Task to carry out: Return every record exactly as written.

Dataset excerpts:
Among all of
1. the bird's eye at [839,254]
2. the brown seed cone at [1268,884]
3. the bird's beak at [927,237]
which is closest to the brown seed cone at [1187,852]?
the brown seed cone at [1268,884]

Correct result:
Among all of
1. the bird's eye at [839,254]
2. the brown seed cone at [1268,884]
3. the bird's beak at [927,237]
which is closest to the brown seed cone at [1187,852]?
the brown seed cone at [1268,884]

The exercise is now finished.